C’était un soir d’hiver, en janvier je crois, je me trouvais à un
carrefour éclairé par un lampadaire, et tout-à-coup, ce fut comme si un
voile se déchirait, et je réalisai que ce qui était là, devant moi,
existait. Ce lampadaire, cette place, cette lumière. J’en fus renversé.
A partir de ce moment, tout ce sur quoi se posait mon regard, pourvu
que je le fisse avec une certaine attention, me parlait de sa présence:
aussi bien le radiateur (il m’a beaucoup parlé )

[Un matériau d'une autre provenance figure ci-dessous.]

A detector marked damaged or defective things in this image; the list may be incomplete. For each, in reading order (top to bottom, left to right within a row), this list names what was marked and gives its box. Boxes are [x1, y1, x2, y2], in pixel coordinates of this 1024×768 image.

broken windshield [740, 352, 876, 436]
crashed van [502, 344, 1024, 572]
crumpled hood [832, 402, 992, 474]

qu'un livre posé sur la table. Ces expériences me semblent correspondre
aux Instants que décrit Jourdain. Deux mois plus tard environ, je me
trouvais dans la chambre que j’avais encore chez mes parents, assis à
mon bureau, réfléchissant à je ne sais plus quoi, quand brusquement, un
autre rideau se déchira en moi. Non plus entre moi et la réalité
extérieure, mais à l’intérieur de moi, entre un moi que j’étais
convaincu de connaître à fond, pour la simple raison qu’il était moi et
que j’étais lui, et un autre moi, que je découvrais avec stupéfaction,
un moi vivant, qui se répandant dans l’être entier, qui en épousait
parfaitement, et depuis toujours, l’intégralité des formes. Un moi qui
n’était pas simplement ce petit miroir en qui la réalité venait se
refléter, mais qui contenait en lui la totalité de l’être.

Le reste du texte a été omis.